- **Exercise goal**
Pull every line holding the word "measured" from the data below and copy it.

Entries taken from a collection
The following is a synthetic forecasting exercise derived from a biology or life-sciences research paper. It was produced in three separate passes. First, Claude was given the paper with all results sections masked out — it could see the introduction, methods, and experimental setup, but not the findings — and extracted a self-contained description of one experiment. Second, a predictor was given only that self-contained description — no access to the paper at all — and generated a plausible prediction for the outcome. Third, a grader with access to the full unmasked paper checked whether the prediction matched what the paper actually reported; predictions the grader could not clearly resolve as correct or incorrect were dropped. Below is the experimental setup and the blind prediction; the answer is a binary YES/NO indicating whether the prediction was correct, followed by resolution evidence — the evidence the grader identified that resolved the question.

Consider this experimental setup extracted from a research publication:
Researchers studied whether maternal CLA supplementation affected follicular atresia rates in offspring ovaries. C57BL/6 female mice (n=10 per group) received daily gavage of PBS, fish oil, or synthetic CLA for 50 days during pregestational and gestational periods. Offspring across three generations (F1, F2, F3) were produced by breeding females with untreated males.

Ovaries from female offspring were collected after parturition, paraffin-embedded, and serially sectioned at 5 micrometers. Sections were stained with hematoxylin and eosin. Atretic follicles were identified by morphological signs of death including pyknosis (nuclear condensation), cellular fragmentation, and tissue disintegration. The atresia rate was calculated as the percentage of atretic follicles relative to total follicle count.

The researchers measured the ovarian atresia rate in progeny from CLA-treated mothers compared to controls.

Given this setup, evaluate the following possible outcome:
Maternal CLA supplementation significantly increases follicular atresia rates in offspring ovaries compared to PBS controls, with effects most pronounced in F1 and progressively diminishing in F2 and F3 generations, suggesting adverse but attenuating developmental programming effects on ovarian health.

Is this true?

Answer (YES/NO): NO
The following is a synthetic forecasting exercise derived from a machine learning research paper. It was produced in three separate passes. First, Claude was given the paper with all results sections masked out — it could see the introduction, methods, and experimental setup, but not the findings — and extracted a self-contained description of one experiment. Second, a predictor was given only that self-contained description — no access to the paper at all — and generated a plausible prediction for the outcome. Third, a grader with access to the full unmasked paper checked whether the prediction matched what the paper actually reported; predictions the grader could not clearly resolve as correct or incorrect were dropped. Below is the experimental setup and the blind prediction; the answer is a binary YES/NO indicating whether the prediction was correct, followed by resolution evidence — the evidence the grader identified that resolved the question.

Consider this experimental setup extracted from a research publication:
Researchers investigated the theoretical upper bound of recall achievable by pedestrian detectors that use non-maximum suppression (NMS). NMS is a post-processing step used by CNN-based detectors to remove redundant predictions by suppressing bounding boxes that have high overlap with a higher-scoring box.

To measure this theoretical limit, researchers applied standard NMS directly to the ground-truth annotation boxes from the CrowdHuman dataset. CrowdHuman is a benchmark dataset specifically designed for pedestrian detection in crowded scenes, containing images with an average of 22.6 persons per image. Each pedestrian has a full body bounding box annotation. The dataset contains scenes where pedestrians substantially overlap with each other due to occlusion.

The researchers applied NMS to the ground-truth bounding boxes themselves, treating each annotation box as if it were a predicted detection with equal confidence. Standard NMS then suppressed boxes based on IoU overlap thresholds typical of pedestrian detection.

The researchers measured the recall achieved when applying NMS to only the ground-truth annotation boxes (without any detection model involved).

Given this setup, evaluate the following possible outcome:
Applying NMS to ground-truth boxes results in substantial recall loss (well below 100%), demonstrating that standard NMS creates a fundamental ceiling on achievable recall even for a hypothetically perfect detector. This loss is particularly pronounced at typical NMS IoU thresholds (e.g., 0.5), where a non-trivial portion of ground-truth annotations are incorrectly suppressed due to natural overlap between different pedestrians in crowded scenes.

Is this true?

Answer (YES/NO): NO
--
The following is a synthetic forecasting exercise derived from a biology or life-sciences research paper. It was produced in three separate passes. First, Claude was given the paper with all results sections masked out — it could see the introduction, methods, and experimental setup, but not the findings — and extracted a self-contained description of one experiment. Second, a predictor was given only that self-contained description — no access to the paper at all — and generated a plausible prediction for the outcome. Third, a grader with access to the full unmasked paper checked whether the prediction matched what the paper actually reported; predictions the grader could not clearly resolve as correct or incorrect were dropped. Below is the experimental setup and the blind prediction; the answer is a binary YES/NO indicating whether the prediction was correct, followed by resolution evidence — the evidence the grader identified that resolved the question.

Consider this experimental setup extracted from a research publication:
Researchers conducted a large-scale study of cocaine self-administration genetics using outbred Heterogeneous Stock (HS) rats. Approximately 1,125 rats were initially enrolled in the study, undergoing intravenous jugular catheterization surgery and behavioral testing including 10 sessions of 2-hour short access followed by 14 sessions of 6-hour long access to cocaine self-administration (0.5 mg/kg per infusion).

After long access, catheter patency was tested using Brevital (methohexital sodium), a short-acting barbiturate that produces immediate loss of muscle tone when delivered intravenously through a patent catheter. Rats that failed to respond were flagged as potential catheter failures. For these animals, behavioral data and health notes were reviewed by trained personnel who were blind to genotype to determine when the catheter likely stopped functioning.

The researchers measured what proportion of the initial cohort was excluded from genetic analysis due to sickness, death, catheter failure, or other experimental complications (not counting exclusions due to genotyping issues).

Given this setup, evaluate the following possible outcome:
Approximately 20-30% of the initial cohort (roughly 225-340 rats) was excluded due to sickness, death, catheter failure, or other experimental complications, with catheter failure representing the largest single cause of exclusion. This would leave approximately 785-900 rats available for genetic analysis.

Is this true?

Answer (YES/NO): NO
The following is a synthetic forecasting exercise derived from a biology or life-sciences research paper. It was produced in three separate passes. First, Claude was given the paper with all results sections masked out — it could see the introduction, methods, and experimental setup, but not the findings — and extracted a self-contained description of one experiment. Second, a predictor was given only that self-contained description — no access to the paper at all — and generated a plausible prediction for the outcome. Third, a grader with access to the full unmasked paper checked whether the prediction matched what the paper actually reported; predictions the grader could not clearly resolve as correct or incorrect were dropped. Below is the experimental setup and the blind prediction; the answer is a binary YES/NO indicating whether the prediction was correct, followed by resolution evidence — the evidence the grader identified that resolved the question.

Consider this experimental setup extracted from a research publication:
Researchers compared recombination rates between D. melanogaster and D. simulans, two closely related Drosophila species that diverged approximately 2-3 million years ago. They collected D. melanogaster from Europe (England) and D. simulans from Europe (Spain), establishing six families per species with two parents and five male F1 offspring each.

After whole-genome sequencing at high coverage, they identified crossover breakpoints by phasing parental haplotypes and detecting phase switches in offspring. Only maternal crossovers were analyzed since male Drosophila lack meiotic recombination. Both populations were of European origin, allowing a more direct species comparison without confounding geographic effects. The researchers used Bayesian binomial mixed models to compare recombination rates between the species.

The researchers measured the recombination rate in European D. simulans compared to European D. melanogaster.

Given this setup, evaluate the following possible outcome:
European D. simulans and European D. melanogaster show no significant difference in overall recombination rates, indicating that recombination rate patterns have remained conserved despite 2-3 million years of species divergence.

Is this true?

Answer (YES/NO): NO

- **Reply**
The researchers measured the ovarian atresia rate in progeny from CLA-treated mothers compared to controls.
The researchers measured the recall achieved when applying NMS to only the ground-truth annotation boxes (without any detection model involved).
The researchers measured what proportion of the initial cohort was excluded from genetic analysis due to sickness, death, catheter failure, or other experimental complications (not counting exclusions due to genotyping issues).
The researchers measured the recombination rate in European D. simulans compared to European D. melanogaster.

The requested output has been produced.